Not what you expect.
9 December 1999 | by (Canberra, Australia) – See all my reviews

I'm not sure what you expect; but I'm pretty sure it isn't this.

We open in the early days of World War II with some motorcyclists speeding through the English countryside to some jaunty music. (The score, by the way, is a fine one - by Allan Gray, a composer I don't think I've heard of in any other context.) Very little is explained about the motorcyclists' quest and we don't get the full significance of the opening events until the the film's conclusion, after we've gone back to the end of the Boer War and seen events narrated from there. There's no sudden revelation at the end: it just slowly dawns on us why the motorcycle chase was so very important. I found, also, that the title preyed on my mind through most of the film's running time. It's `The Life AND DEATH of Colonel Blimp'. Why `death'?

It's a lovely, sad story with a pronounced moral, even though it isn't at all clear, even on reflection, what the moral is. Does Clive Candy really become out of date and out of touch? If so, when? There doesn't seem to be any particular moment; or rather, there are many moments - he's a character who always gives the impression of having only just ossified.
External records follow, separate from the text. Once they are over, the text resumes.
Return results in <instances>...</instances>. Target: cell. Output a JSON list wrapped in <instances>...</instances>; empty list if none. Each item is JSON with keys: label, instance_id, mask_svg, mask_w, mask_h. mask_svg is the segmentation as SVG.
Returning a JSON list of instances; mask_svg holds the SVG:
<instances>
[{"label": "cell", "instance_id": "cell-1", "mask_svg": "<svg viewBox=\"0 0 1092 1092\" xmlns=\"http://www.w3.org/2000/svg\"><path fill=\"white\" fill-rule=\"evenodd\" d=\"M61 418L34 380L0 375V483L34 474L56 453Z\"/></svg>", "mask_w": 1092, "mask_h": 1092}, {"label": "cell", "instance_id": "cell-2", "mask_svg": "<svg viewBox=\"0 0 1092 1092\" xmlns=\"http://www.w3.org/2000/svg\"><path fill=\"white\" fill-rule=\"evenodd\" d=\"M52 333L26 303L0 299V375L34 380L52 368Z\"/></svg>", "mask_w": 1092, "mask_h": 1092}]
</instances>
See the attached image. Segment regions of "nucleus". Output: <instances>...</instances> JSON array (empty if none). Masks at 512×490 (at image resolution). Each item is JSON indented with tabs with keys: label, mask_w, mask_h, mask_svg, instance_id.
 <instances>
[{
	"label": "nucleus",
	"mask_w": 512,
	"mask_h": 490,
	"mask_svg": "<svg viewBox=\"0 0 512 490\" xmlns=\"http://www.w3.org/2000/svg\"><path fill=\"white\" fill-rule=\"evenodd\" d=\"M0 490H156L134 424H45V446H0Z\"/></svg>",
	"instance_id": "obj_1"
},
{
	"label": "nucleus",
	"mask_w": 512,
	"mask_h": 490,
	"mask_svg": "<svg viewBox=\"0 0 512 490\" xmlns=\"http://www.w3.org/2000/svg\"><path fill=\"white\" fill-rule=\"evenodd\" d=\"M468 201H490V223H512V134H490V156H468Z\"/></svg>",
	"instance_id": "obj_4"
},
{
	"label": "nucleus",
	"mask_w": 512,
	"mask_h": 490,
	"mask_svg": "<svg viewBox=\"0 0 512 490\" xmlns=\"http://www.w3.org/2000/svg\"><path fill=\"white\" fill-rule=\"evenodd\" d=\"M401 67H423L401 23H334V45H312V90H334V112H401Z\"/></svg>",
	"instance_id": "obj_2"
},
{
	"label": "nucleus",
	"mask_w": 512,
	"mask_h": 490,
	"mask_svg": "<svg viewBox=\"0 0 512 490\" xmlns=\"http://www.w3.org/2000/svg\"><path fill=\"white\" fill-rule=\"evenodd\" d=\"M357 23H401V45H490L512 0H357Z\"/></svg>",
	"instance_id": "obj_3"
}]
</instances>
There's a lot of humour beneath the sadness - I'm particularly fond of the Battle of the Orchestra, which takes place late last century, where Candy keeps bribing the musicians to play a piece by Johann Strauss, while a German officer, who loathes the piece, offers fresh bribes to get them to stop. The German officer is, of course, an omen. Strauss is much too merry for the Germany that's to come.